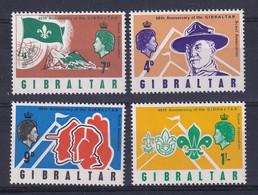 Gibraltar: 1968   60th Anniv Of Gibraltar Scout Association   MNH - Gibraltar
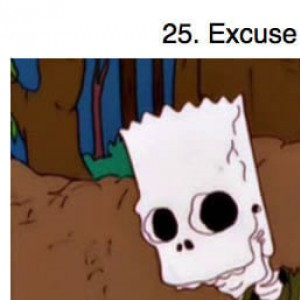 20+ Photos Prove That Animations Have No Logic At All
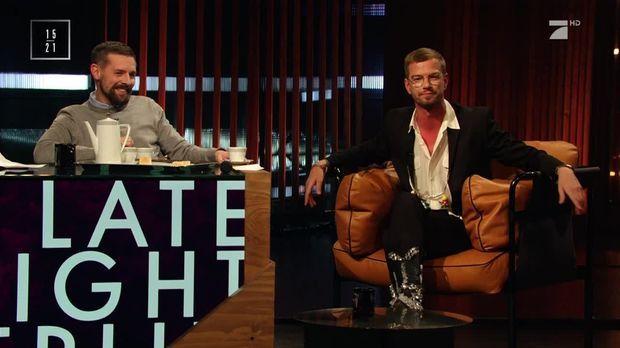 Late Night Berlin Folge 3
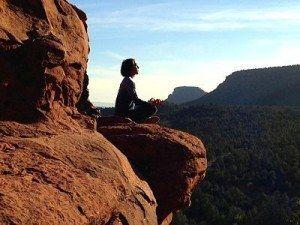 Rumori durante la meditazione_opt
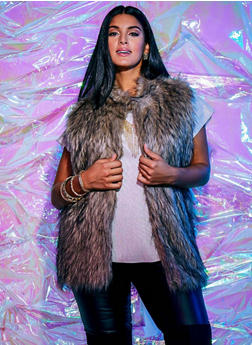 Plus Size Faux Fur Vest - BROWN - 3884038347005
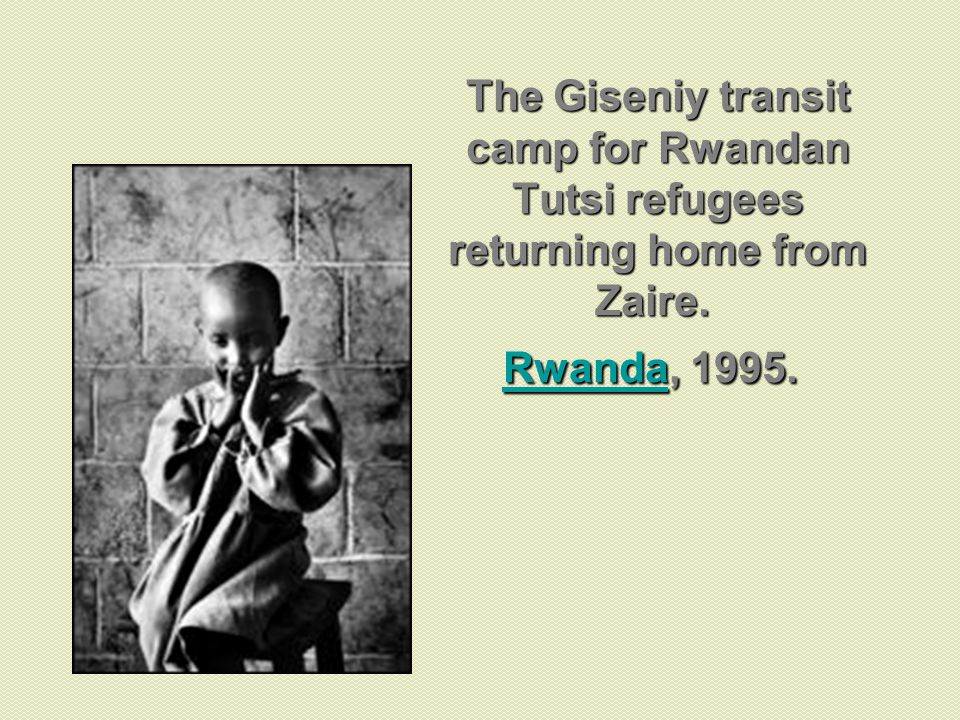 The Giseniy transit camp for Rwandan Tutsi refugees returning home from Zaire. Rwanda, 1995.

—————

→ TASK INSTRUCTIONS:
Copy exactly, and only, the lines from the line containing "Late Night Berlin Folge 3" through the final line of the material above, with no pictures.

→ PROBLEM SOLUTION:
 Late Night Berlin Folge 3
 Rumori durante la meditazione_opt
 Plus Size Faux Fur Vest - BROWN - 3884038347005
 The Giseniy transit camp for Rwandan Tutsi refugees returning home from Zaire. Rwanda, 1995.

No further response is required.